### Data section

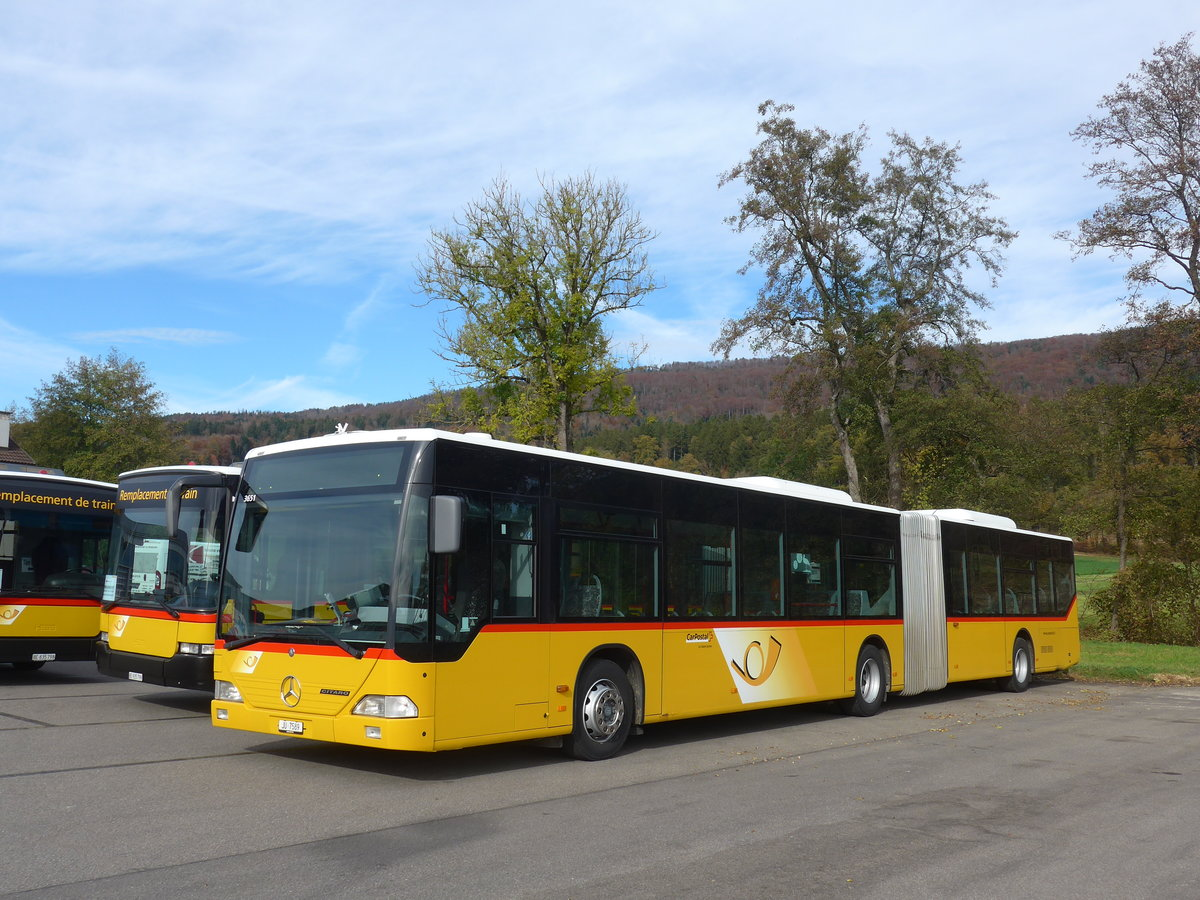 (186'032) - CarPostal Ouest - JU 7589 - Mercedes (ex Nr. 72; ex Stucki, Porrentruy Nr. 12) am 21. Oktober 2017 in Develier, Parkplatz
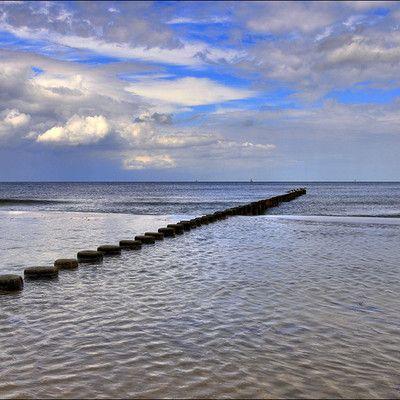Як Фіни називають Балтійське море? Східне море! В усіх мовах германської групи, крім англійської, Балтійське море називається «Східним морем». Ця назва використовується в Німецькій, Голландській і всіх мовах скандинавської групи. Історія цієї назви бере початок ще за часів вікінгів і збереглася в фінській мові, незважаючи на географічне положення (море розташоване на заході Фінляндії).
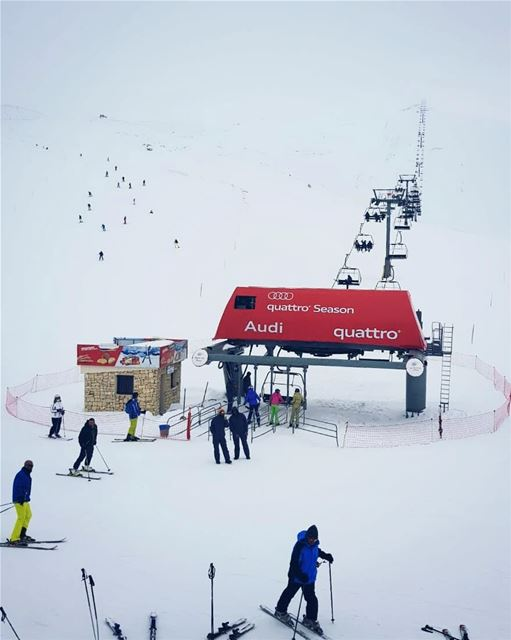 Don't you wanna be there right now 🏂❄------------------------------------ (Faraya, Mont-Liban, Lebanon)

### How to complete this task
Exactly the lines from the one with "Як Фіни називають" to the last line of the listing are wanted, both ends included and pictures excluded.

### Answer box
Як Фіни називають Балтійське море? Східне море! В усіх мовах германської групи, крім англійської, Балтійське море називається «Східним морем». Ця назва використовується в Німецькій, Голландській і всіх мовах скандинавської групи. Історія цієї назви бере початок ще за часів вікінгів і збереглася в фінській мові, незважаючи на географічне положення (море розташоване на заході Фінляндії).
 Don't you wanna be there right now 🏂❄------------------------------------ (Faraya, Mont-Liban, Lebanon)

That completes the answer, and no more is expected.